*Written task 1*. In the text on the Madai, which modern city held the Median capital?
*Written task 2*. Extend the passage on the Madai and the Median empire by writing what follows its final sentence.

*Text to read*.
___

Madai
Digging into Indian and Iranian shared ancestry, as well as Zoroastrian theological development
Next we come to what might actually be the most accepted nation of Japheth, the Madai. Madai being a Hebrew corruption of the Assyrian “Madaya”, which was the name for the vast Median empire that sprawled over most of the northern mountains surrounding Mesopotamia, stretching as far as Afghanistan to Anatolia. The Median empire is extremely poorly attested to, and for some strange reason left no written records themselves, but it often intermingled in the later politics of the region as we will see shortly from biblical events helping attest to their existence. The Medes are later replaced by the Persians, more-or-less, essentially usurping the throne of the Medes and conquering additional lands - a formula continued by Alexander the Great when he replaced the Persian Shahanshah.
The Median capital was located in the modern city of Hamadan, which at the time was called Hagmatana, and later Ecbatana by the Persians. Interesting in the ethnic makeup of Hamadan is that the population is not entirely Persian, but has a sizable Kurdish majority; a fact we shortly revisit. The city is actually referenced in Ezra 6:2 as the place where King Darius’s order “was found in a pouch in the citadel of the province of Media one scroll” showing its classical importance even to the Jewish world.

___

*Data lines*.
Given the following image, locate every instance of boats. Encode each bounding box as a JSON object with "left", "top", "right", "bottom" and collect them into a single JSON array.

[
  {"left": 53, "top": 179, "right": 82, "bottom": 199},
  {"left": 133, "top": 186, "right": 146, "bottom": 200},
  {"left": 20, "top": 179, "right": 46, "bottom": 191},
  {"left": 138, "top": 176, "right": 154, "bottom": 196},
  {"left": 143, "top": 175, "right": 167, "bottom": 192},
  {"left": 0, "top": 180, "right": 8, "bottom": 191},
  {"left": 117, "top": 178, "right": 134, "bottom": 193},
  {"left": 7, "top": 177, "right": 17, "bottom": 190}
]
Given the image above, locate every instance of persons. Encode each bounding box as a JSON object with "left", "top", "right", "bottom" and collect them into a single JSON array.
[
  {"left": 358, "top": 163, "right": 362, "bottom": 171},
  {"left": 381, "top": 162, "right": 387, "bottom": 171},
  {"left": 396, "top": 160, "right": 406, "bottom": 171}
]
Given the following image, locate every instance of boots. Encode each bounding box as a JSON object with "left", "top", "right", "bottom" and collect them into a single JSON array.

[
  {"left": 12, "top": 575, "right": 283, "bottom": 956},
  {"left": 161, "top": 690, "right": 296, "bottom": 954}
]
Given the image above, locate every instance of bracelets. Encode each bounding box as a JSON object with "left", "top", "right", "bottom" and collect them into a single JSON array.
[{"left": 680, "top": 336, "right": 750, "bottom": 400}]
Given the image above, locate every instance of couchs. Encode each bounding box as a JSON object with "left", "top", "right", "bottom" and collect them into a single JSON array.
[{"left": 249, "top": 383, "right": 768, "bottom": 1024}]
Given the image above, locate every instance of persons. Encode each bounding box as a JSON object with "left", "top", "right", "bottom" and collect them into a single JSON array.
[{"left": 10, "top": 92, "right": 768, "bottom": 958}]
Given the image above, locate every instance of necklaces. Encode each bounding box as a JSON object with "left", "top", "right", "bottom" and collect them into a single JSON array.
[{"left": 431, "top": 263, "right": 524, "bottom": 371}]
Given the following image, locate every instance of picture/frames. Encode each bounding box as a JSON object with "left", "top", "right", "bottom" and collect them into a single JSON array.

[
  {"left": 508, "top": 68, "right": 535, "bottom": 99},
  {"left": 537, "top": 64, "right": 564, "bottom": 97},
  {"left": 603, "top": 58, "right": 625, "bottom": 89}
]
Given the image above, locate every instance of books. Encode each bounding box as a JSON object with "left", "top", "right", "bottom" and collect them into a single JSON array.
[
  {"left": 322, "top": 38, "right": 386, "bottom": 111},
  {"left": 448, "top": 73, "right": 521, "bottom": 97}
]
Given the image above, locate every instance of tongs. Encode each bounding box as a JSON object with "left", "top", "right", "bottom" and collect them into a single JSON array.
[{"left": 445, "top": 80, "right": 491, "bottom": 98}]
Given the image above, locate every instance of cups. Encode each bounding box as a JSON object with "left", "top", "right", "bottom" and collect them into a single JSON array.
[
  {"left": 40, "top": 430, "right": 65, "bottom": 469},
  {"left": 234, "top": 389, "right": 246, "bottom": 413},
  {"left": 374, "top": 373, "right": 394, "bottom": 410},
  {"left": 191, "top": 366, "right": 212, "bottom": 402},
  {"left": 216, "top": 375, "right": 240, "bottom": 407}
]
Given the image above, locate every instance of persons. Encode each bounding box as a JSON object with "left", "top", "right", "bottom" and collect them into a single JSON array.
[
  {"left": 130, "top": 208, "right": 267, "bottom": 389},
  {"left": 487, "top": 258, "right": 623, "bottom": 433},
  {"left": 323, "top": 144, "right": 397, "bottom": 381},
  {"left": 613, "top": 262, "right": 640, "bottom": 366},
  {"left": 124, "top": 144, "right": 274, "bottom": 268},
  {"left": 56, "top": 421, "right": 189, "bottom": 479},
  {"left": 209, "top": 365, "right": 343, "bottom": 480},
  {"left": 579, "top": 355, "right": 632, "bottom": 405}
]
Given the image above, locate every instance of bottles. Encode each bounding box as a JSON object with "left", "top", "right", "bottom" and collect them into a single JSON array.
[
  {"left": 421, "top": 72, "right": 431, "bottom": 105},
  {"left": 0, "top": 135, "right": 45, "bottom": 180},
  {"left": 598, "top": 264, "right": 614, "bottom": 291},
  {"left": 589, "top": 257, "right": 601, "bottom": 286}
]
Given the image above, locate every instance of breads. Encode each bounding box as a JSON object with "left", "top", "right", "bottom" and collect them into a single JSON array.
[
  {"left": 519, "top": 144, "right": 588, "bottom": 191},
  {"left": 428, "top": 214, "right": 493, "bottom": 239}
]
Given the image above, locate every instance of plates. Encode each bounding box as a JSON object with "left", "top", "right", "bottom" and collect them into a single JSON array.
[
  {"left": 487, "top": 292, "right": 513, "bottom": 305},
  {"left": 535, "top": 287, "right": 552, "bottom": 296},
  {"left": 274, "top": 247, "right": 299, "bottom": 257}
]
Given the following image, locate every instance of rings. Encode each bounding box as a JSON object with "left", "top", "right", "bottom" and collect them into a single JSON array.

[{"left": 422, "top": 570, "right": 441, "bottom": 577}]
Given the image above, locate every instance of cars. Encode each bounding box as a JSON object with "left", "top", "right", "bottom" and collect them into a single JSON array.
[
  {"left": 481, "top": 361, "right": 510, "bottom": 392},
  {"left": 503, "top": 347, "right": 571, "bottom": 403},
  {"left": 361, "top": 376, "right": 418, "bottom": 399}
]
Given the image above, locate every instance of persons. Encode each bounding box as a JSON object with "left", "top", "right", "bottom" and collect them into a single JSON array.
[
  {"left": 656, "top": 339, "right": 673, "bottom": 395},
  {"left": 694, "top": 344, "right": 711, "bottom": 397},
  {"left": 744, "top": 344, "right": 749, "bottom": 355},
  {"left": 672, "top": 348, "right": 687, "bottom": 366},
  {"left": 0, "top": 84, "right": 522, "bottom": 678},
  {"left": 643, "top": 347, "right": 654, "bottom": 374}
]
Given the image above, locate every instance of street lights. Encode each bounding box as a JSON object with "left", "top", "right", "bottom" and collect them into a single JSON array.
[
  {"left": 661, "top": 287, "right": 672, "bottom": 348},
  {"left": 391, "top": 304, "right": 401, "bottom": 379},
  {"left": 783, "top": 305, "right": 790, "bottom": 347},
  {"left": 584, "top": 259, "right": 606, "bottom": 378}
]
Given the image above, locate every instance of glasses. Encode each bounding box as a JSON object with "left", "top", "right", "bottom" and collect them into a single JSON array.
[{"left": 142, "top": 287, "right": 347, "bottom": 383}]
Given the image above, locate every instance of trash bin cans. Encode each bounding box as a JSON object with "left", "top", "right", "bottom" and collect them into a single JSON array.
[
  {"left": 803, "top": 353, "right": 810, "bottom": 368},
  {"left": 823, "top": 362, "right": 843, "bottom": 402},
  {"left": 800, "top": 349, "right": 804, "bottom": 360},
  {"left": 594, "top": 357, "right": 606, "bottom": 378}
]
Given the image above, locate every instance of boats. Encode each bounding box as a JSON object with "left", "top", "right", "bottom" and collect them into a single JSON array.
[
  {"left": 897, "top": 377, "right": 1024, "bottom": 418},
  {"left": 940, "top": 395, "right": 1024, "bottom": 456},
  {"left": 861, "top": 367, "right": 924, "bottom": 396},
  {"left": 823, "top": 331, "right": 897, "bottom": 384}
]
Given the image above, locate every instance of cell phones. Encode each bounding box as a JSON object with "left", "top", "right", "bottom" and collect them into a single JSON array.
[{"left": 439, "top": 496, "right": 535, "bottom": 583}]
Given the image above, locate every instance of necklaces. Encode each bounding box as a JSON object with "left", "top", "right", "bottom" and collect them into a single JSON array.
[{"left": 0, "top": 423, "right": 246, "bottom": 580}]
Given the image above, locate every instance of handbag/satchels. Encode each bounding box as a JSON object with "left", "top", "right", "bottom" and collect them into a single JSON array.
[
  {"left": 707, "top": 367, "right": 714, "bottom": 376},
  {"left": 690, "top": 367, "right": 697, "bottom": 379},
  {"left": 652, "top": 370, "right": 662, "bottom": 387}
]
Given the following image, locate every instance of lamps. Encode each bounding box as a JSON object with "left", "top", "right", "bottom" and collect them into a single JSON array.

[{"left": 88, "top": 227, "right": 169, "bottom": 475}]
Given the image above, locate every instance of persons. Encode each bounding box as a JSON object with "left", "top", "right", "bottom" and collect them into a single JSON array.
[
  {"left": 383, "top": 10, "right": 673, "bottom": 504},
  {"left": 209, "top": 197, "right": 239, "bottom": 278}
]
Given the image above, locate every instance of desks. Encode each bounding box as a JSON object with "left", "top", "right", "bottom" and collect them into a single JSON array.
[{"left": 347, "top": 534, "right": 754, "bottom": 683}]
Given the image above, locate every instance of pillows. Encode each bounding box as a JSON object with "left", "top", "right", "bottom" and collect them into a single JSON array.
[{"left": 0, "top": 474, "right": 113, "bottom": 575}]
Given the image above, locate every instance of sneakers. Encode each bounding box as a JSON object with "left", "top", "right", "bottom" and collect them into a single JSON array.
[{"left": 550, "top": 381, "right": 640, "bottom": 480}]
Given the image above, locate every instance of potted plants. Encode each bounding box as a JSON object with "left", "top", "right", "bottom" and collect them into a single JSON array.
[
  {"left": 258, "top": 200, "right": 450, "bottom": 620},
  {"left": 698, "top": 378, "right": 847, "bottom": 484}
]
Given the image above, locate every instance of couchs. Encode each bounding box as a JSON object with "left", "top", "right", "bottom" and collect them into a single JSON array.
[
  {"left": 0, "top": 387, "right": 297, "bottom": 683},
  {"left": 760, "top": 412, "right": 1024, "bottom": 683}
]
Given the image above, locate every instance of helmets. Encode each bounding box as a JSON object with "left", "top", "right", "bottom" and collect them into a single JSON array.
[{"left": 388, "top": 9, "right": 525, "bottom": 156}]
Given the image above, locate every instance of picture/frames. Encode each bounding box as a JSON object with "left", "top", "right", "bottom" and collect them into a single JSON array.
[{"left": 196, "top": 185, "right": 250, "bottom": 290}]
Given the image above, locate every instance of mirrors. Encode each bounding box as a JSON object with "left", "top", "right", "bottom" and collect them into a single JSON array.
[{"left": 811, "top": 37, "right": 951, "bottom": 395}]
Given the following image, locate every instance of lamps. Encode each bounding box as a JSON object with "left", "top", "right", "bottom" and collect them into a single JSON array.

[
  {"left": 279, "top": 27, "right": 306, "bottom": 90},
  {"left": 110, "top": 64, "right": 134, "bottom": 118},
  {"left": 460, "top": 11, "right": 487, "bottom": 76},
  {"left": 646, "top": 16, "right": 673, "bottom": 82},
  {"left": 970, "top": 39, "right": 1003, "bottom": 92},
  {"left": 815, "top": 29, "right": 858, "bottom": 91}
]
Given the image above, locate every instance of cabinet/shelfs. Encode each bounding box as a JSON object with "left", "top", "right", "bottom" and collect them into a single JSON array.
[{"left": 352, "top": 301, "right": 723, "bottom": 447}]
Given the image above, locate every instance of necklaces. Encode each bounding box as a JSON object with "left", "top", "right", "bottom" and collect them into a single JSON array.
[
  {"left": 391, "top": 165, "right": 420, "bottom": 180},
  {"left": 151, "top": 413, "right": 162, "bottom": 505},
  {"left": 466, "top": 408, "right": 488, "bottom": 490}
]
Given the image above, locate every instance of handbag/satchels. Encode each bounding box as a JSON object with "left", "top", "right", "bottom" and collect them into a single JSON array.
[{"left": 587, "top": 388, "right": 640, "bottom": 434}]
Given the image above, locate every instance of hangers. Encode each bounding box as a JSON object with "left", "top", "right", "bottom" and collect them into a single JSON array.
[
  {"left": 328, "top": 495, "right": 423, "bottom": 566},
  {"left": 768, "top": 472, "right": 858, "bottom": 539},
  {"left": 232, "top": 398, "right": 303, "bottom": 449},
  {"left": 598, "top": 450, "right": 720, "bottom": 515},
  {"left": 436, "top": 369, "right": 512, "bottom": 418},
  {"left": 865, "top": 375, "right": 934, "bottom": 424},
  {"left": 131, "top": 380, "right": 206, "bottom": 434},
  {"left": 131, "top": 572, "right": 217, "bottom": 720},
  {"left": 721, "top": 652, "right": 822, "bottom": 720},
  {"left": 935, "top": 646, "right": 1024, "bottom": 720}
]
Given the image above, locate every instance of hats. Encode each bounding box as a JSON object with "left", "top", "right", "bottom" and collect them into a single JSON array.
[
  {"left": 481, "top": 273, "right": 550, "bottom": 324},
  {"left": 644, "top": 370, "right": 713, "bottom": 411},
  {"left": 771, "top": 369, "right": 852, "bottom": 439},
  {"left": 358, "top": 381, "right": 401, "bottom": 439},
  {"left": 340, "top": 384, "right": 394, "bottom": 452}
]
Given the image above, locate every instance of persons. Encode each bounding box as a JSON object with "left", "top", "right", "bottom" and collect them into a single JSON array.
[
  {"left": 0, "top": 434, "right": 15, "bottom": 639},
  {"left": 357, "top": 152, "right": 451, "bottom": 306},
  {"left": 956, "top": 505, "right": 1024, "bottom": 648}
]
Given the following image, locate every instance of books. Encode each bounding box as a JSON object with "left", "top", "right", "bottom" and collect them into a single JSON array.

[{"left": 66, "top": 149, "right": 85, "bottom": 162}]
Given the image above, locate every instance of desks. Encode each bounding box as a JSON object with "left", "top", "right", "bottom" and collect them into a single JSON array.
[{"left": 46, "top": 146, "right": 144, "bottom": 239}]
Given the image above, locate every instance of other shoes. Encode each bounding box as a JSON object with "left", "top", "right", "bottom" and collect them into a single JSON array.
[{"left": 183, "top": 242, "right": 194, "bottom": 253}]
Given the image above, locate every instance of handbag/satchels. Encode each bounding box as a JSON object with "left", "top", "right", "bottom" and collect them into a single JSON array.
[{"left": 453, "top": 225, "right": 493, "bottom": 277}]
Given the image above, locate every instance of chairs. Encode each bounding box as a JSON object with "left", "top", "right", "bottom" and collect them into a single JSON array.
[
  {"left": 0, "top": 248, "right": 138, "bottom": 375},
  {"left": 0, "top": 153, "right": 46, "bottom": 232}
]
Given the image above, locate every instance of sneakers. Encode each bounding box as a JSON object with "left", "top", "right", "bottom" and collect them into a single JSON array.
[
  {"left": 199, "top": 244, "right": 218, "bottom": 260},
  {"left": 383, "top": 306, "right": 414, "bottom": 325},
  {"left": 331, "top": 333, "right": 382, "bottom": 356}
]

___

*Expected output 1*. Hamadan

*Expected output 2*.
Within this reference the supposed “province of media” likely refers to the “Median Triangle” between the three cultural centers of the Medians: Hamadan (Ecbatana), Ray (Rhaga), and Esfahan (Aspadana). Within this triangle, or province, were the six primary tribes of the Medes that occupied the heartland of what we consider modern Iran. During the Achaemenid Persian period “Media” expands as far north as the Caucuses, encompassing most of Azerbaijan, but is partitioned by the Seleucid Greeks separating Media from “Atropatene” - root of the term Azerbaijan.
Clear from the obvious inclusion of Kurds and the etymological root for Azerbaijan is that the Medes were either closely related to these groups, or these groups descend directly from the Medes. Evidence for this comes from linguistics, where modern Kurdish and Old Azeri - the language spoken by Azeris prior to Turkification of the region - are included inside the Persian “Western Iranian” language family. This “Northwestern Iranian” branch gets quite complicated, and Northern Iran is home to dozens of languages and ethnic groups rather than being an entirely “Persian” country.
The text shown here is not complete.